The home economics program's high standards were to rise even higher in the 1920s with the expansion of the dietetics program, more and better vocational home economics teacher training to meet an increasing demand, an emphasis on home management and family economics, and the introduction of courses in child development.
In 1922, Dr. Marie Dye was appointed to the program to develop research and graduate education in nutrition. Home economics research was also advanced thanks to the Purnell Act of 1925 which provided supporting funds. In 1929, Marie Dye was appointed dean of home economics, a position she held until 1956. An interest in child study had been evident in the curriculum from the early years.
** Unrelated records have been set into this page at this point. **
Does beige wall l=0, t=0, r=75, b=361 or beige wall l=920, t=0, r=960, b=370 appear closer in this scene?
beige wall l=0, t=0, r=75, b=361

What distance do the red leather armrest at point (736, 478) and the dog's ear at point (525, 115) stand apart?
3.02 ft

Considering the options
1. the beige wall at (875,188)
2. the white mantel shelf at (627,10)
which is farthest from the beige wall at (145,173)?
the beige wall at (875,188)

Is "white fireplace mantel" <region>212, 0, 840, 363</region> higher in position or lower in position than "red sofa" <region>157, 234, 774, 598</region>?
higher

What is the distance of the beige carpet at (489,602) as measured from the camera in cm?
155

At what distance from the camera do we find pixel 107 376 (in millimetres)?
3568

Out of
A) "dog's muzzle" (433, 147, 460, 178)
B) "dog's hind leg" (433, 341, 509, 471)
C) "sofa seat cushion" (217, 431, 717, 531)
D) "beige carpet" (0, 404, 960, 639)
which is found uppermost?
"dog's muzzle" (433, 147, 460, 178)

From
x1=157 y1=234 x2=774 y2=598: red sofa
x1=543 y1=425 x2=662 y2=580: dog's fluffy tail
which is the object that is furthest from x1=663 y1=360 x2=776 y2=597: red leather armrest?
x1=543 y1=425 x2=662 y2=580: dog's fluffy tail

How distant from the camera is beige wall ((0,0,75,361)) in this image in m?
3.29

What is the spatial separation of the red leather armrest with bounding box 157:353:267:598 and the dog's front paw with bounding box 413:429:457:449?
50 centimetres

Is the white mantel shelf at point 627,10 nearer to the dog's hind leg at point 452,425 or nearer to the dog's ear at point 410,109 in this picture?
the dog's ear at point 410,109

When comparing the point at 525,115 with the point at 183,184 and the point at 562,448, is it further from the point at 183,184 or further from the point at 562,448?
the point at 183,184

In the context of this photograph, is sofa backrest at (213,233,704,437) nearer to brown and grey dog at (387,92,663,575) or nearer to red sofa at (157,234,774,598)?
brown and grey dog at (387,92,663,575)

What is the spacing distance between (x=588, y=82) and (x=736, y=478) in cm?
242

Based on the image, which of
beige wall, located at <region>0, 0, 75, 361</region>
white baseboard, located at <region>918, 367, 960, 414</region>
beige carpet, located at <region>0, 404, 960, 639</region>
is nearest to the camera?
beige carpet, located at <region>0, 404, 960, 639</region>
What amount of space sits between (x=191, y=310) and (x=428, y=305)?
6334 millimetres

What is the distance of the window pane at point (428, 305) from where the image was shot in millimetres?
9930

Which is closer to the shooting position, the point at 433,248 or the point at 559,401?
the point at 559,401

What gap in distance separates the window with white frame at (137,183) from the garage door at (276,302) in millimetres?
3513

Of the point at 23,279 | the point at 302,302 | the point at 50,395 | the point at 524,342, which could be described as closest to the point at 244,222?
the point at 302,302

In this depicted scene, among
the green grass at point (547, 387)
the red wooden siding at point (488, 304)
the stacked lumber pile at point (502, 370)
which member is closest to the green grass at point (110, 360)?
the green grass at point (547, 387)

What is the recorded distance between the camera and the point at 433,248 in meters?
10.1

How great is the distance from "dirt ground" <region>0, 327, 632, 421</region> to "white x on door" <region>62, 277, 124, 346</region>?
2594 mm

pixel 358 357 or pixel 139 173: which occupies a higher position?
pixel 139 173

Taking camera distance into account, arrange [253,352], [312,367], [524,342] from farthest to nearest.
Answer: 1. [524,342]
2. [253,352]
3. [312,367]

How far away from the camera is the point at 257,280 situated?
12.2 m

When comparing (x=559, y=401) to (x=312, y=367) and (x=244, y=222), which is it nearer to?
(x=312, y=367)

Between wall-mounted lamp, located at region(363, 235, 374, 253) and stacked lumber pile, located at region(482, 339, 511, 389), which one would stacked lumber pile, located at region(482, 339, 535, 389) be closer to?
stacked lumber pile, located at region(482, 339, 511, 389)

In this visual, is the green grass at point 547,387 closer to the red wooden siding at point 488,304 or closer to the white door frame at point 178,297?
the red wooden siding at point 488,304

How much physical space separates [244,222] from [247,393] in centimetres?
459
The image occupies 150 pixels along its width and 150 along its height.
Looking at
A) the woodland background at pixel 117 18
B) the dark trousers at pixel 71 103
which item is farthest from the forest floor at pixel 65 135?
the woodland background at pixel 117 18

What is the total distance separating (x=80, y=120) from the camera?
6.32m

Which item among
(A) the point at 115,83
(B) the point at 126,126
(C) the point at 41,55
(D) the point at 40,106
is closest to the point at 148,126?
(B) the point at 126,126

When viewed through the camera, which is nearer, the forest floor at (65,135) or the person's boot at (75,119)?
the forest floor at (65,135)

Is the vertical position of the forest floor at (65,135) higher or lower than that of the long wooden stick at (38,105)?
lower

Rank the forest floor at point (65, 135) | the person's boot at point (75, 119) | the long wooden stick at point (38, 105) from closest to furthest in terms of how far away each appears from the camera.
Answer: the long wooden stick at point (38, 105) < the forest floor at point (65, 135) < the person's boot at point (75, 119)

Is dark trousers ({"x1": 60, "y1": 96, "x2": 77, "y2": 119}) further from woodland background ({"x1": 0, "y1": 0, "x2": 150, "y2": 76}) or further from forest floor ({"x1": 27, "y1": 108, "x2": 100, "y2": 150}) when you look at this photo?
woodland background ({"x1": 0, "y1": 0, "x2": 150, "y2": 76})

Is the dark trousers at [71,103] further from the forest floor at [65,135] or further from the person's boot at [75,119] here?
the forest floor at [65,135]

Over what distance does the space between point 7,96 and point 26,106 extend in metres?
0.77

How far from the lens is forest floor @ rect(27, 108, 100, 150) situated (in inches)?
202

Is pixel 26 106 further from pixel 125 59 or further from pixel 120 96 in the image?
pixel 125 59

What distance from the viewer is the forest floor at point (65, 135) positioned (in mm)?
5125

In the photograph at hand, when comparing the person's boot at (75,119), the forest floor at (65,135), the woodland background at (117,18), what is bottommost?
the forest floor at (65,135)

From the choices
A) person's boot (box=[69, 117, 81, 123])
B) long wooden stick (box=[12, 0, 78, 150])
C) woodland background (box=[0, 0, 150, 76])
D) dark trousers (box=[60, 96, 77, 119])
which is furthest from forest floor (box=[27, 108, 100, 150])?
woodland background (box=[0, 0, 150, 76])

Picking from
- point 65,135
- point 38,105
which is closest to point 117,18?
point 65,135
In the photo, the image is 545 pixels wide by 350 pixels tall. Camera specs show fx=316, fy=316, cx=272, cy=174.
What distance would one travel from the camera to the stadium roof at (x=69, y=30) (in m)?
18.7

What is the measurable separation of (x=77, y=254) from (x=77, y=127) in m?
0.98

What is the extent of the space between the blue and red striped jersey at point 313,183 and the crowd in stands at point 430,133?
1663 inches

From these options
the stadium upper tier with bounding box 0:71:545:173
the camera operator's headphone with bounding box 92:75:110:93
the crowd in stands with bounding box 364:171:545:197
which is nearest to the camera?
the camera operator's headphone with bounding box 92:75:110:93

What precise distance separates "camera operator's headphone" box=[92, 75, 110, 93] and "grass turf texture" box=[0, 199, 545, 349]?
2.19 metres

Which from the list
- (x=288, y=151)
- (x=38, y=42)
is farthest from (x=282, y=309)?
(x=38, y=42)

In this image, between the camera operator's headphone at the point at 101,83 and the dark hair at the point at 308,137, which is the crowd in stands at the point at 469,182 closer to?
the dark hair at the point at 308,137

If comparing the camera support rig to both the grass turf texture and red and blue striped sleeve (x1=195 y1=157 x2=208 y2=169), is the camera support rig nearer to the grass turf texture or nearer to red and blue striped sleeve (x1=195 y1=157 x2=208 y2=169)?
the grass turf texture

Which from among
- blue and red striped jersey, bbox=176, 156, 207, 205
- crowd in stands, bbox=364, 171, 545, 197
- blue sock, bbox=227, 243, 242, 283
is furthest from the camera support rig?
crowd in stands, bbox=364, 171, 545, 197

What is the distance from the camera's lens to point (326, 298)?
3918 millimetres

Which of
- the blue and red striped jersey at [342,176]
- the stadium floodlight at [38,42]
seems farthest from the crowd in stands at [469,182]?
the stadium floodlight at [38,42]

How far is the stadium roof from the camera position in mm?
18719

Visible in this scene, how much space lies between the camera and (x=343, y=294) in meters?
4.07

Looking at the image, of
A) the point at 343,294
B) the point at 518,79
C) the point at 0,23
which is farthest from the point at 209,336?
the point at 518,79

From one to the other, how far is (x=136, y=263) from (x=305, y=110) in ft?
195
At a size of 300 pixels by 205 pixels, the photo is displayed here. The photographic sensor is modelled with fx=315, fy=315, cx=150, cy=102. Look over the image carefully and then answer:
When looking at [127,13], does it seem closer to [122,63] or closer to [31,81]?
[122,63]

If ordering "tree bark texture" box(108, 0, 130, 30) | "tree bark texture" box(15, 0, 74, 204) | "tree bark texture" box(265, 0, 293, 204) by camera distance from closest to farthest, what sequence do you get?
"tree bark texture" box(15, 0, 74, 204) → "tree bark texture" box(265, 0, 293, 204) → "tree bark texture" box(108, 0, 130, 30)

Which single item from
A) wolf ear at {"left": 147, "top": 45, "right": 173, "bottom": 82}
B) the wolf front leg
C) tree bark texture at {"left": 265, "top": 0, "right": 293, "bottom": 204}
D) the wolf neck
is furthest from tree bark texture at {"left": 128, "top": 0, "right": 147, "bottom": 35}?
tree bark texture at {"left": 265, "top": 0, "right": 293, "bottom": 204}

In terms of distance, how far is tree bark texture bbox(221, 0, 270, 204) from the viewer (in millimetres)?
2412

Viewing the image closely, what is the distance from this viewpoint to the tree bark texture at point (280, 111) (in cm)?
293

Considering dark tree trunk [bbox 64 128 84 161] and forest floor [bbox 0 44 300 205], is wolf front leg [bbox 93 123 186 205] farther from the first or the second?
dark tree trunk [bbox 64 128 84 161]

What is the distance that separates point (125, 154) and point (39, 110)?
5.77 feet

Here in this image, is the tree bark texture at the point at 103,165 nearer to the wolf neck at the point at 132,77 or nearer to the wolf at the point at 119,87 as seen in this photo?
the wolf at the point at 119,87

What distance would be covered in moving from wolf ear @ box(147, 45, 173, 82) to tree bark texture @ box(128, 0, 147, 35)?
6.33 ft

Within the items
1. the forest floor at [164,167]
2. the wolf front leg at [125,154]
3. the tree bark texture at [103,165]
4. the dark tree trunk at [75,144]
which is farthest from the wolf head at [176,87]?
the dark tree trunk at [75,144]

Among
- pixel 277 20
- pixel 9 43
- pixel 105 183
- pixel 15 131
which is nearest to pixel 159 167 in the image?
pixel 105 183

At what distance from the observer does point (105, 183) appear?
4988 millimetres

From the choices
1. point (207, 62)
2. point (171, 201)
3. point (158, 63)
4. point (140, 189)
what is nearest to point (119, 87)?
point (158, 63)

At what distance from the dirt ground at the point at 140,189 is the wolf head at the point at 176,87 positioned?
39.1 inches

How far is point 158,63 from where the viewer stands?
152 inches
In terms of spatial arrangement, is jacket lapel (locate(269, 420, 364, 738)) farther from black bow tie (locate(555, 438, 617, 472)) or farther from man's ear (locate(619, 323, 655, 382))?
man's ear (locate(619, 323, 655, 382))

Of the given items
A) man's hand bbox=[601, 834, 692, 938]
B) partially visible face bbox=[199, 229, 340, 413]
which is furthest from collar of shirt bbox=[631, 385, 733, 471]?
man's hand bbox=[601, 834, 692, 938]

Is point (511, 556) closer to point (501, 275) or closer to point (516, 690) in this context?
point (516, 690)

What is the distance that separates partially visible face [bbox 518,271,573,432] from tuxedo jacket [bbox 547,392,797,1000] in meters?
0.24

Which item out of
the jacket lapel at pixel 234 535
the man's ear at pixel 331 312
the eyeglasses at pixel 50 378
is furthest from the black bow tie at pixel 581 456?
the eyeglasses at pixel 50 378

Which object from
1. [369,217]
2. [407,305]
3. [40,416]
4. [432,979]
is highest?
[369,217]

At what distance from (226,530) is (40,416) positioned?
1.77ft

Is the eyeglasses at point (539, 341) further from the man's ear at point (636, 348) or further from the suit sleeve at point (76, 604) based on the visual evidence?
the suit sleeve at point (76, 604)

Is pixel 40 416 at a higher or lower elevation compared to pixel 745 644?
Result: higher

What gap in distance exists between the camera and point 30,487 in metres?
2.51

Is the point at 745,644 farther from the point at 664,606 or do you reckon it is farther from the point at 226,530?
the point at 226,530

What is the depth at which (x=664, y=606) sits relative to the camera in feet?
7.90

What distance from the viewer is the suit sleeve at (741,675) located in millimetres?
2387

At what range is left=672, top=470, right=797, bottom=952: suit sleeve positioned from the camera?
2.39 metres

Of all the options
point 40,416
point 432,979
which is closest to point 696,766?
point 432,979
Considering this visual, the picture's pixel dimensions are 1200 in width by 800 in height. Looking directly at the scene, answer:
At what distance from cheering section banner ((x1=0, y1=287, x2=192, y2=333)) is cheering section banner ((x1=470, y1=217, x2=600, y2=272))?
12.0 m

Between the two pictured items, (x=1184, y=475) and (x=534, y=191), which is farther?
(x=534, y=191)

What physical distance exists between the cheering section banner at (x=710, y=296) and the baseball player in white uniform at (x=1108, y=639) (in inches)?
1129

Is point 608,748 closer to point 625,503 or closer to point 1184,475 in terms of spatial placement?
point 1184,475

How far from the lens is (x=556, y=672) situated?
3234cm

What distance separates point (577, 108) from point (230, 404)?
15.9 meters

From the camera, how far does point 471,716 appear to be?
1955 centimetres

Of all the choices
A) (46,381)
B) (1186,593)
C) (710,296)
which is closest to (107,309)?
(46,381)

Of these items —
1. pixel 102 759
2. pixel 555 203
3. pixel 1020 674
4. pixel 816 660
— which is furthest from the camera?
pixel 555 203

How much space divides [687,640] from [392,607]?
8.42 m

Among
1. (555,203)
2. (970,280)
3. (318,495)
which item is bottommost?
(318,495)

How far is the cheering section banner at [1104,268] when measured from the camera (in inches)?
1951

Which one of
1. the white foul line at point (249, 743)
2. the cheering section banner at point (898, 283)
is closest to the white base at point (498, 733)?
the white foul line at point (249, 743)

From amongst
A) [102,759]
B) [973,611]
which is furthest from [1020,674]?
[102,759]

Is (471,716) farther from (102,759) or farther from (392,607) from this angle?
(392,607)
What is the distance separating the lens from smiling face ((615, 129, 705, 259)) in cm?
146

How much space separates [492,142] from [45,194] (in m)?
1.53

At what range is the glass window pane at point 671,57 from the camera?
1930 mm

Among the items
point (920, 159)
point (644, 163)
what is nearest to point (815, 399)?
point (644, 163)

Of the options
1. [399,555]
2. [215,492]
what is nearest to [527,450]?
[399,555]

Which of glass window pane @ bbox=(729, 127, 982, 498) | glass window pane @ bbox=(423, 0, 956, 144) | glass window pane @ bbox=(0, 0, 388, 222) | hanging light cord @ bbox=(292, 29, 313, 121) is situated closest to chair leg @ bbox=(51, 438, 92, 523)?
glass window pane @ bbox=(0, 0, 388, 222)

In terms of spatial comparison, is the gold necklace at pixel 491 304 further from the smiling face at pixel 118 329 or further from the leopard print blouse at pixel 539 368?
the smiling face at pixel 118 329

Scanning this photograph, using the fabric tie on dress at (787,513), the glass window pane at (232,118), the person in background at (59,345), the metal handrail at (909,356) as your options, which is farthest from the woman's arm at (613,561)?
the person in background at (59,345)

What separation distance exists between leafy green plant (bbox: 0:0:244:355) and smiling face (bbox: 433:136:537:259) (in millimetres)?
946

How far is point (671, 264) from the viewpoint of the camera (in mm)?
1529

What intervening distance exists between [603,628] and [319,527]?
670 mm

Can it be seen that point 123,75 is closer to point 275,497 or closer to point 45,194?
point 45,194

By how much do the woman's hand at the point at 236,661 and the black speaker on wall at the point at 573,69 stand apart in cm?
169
In January 1922, the first six senior honor students from the College were sent, along with their professor, Miss Lola G. Yerkes, to Detroit's Merrill-Palmer School 'to study child life from the scientific point of view.' ( Gilchrist, p. 84) In 1927 a nursery school was founded on the third floor of the home economics building for eighteen students aged eighteen months to four years, and this began what was to become a significant international role in early childhood education. The Laboratory Preschool and Spartan Nursery School remain an important part of the College of Human Ecology to this day.
During the twenty-seven years of Dean Dye's leadership, which saw depression, world war, and major advances in science and technology, home economics expanded to serve the particular needs of Michigan's families and households. When past and present members of the School of Home Economics gathered for their golden anniversary celebration in May 1947, they had all the professional skills necessary to meet the challenges of the post-war era. Those challenges would include the growth of consumerism, a post-war baby boom, the increase in single-family dwellings and a major social revolution in the 1960s. Home economics had always been concerned with people's near environments'food, clothing and shelter'but in 1970, influenced by developments in systems theory and a growing interest in the preservation of the biological environment, MSU's College of Home Economics became the College of Human Ecology.
Its emphasis has shifted to the study of interrelations in our near environments, but the strong foundation laid down by those first 'household scientists' and the scholars who followed them remained, as the College advanced toward its 100th birthday. Today, with quality programs for both men and women in foods and nutrition, human environment and design, and family and child ecology, the College continues to adapt and expand its teaching, research and outreach. A curriculum which served as the beginning of MSU's courses in music, applied arts, ethics, health, women's physical education, and student teaching, continues to successfully prepare a diverse student body for careers in education and business.